Mit den Konzepten dieser Arbeit werden erstmals die Ziele für die E/E-Architekturmodellierung nicht nur für die Hardware erreicht sondern eine vollständige Betrachtung eines E/E-Systems einschließlich der funktionalen Anteile (Software) realisiert. Ein weiterer Beitrag dieser Arbeit ist eine Steigerung der Modellierungseffizienz für fast alle Anwendungsfälle.
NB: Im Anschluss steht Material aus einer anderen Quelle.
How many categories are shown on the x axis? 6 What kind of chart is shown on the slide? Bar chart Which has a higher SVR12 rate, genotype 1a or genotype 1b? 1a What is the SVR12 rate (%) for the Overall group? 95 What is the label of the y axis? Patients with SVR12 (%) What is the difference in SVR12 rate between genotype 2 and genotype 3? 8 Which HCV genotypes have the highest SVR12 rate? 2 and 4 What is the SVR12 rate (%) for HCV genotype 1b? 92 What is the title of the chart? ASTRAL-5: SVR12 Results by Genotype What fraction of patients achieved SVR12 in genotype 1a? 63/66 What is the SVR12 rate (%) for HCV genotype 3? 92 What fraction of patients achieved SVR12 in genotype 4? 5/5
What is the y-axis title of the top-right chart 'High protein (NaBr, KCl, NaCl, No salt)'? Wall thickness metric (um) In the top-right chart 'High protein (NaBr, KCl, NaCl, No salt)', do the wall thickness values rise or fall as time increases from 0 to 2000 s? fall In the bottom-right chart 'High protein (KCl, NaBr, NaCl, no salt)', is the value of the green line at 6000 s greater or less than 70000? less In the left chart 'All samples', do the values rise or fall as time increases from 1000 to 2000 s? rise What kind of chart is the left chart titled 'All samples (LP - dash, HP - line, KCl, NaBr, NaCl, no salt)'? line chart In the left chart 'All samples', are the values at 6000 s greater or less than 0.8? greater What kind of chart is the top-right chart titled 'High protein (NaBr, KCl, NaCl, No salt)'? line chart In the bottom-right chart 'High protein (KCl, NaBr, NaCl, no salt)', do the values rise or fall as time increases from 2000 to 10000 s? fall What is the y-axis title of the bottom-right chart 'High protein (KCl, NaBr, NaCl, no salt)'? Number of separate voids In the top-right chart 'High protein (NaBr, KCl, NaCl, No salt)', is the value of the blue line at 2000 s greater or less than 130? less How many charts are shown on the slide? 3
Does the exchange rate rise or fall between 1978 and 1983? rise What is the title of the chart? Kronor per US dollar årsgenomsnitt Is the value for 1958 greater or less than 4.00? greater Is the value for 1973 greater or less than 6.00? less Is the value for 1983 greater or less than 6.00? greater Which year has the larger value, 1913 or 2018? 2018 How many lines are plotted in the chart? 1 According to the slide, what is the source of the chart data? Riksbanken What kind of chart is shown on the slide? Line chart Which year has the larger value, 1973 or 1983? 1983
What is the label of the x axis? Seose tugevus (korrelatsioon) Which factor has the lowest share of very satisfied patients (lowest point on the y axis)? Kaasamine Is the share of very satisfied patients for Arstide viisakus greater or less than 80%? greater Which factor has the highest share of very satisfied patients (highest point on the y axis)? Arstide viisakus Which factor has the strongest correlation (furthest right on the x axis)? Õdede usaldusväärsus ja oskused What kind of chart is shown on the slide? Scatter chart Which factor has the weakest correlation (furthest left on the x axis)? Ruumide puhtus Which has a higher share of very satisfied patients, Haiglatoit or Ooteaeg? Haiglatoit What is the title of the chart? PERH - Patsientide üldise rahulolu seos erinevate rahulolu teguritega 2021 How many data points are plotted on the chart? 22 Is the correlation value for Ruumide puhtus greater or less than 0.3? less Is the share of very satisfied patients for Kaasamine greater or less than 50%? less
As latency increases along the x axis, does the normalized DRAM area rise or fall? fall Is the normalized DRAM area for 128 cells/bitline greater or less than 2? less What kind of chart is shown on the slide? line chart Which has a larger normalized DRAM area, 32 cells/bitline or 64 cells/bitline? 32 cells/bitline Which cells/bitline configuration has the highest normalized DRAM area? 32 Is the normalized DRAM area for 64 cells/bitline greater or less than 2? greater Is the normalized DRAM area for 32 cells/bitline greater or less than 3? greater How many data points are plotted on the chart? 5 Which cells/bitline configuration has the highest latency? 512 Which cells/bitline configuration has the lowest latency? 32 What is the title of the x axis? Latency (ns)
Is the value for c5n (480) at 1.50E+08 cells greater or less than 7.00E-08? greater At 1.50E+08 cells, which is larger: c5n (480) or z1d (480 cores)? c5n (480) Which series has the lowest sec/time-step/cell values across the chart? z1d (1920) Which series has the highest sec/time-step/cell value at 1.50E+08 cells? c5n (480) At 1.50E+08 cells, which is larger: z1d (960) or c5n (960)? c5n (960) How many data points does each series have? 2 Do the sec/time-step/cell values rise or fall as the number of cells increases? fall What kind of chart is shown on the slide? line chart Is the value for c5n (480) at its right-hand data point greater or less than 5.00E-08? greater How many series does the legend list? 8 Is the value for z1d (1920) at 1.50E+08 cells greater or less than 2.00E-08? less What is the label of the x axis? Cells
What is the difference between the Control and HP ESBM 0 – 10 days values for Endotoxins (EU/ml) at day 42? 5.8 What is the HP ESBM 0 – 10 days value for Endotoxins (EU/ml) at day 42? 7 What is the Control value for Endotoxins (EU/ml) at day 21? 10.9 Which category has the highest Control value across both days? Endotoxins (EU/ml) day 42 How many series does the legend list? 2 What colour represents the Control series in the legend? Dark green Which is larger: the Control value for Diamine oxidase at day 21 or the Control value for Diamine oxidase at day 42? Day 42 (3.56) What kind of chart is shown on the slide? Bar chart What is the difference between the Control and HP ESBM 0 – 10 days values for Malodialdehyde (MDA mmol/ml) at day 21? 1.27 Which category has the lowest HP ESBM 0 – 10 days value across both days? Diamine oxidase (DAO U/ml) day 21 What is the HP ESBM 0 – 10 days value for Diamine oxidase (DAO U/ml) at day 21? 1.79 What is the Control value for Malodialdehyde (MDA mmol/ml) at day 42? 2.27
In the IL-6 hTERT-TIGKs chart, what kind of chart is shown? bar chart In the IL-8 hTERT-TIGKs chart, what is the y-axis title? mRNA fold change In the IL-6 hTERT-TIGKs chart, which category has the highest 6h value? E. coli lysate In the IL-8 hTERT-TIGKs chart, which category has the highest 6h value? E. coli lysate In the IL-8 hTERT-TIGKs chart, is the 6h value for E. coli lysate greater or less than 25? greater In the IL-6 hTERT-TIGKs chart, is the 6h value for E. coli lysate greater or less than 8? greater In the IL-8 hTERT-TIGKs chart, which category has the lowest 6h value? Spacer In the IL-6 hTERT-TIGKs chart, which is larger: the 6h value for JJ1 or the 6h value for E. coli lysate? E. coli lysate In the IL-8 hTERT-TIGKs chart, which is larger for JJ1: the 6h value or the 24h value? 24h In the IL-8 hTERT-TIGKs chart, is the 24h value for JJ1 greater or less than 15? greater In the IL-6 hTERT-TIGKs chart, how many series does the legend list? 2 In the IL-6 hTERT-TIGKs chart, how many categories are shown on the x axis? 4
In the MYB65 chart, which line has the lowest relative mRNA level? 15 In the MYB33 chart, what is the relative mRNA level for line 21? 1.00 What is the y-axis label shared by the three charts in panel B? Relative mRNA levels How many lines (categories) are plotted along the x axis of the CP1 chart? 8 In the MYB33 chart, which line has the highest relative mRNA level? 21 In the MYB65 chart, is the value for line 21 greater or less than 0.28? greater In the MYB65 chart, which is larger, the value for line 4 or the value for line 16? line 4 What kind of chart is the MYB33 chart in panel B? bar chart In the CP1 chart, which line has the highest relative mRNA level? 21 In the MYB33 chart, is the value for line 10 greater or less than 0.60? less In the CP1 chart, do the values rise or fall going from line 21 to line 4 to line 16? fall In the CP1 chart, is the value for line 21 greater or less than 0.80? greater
Insgesamt wird das E/E-System Produktlinien Engineering in einem industriellen Kontext im Geschäftsbereich Mercedes-Benz Cars der Daimler AG erarbeitet und evaluiert. Es werden konkrete Fragestellungen und Probleme aus der Praxis der E/E-Architekturentwicklung für Kraftfahrzeuge behandelt und E/E-Systeme und Szenarien aus der E/E-Architektur-Domäne Chassis/Fahrerassistenz herangezogen. Produktiv eingesetzt werden einige Konzepte des E/E-System Produktlinien Engineerings im E/E-Plattform-Entwicklungsprojekt STAR3, das die nächste Generation der Mercedes-Benz
S-Klasse und nachfolgender Kraftfahrzeuge bei Mercedes-Benz Cars umfasst.